In Connolly v. Midredge, 160 Mass. 566 (36 N. E. 469), plaintiff was injured while engaged in putting a new cloth cover on the roller of a steam ironing machine, a work quite similar to that in which plaintiff in this case was engaged. In that case plaintiff was a girl 20 years of age, who had lived on a farm in Ireland until two years previous, when she came to America, and was engaged as a domestic until three or four weeks before she was injured, when sheengaged to work in defendant’s laundry starching articles of clothing. She had never worked on the machine in question until the day she was injured, though she had become familiar with it by observation. Her hand was caught while holding onto the cloth covering as it wrapped around the roller. In deciding the case Justice Holmes, now of the United States Supreme Court, says:
“ The danger to fingers from two cylinders in contact with each other, and seen to be revolving inwardly, is obvious to any person of ordinary powers, and plainly was understood by the plaintiff. Crowley v. Pacific Mills, 148 Mass. 228 [19 N. E. 344]. * * * The plaintiff was putting a cloth upon the cylinder above the*122 guard. She saw, or might have seen, all the elements of danger, including the distance between the guard and the cylinder on that side. To appreciate them required no warning or instruction beyond what is furnished by common experience.”
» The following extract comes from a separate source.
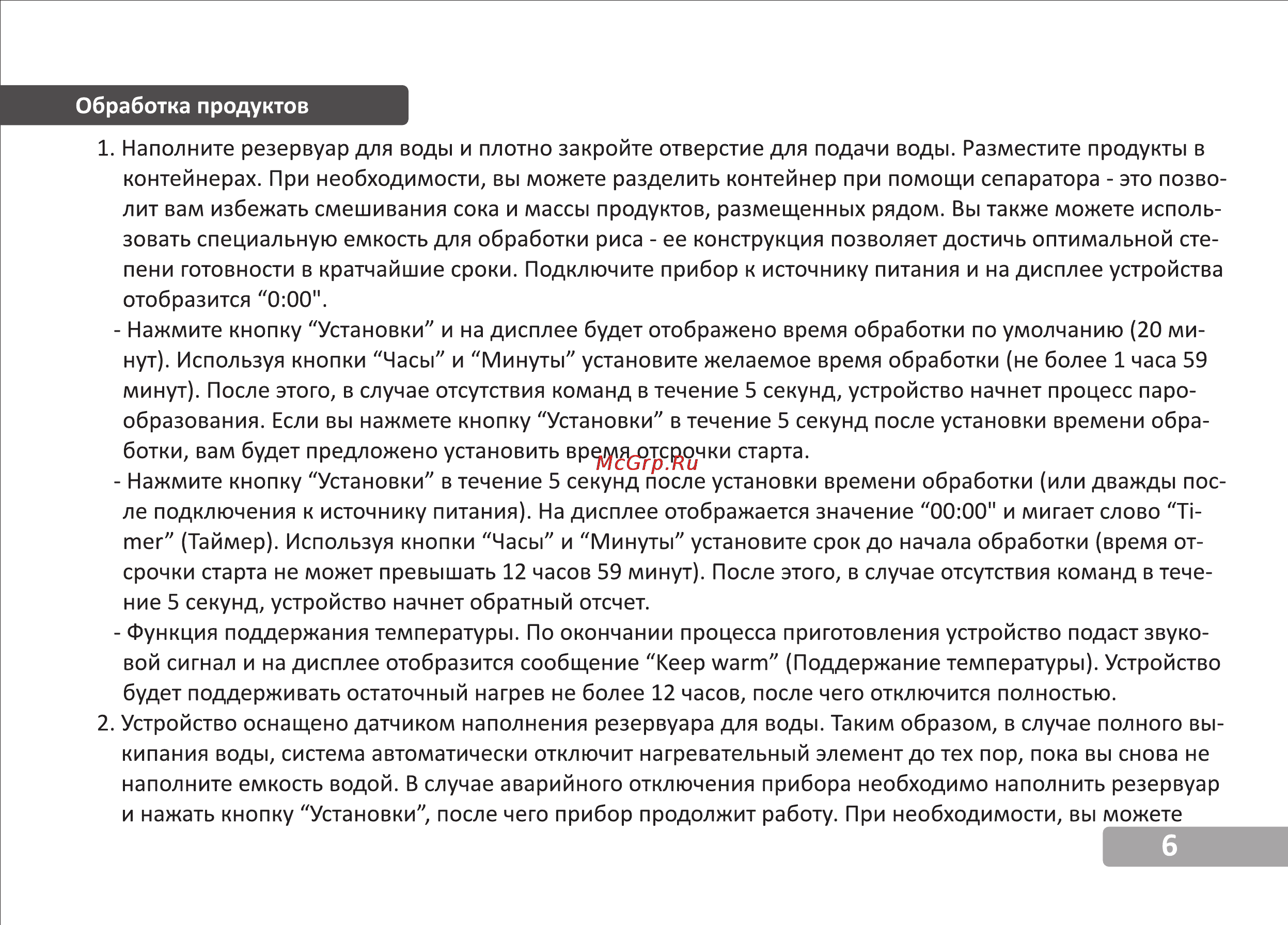 VR FS-3003V [7/11] Страница 7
In the case at bar the conditions were open to observation and known to plaintiff. There was nothing out of repair or concealed. Cutting the bags and leaving loose threads, contrary to his usual custom, was his own doing, if such was done. Whatever additional danger there was of his fingers being entangled in those threads and drawn into the rollers was obviously incident to the work, was caused by himself, and a risk assumed by him.
The case is reversed, and no new trial ordered.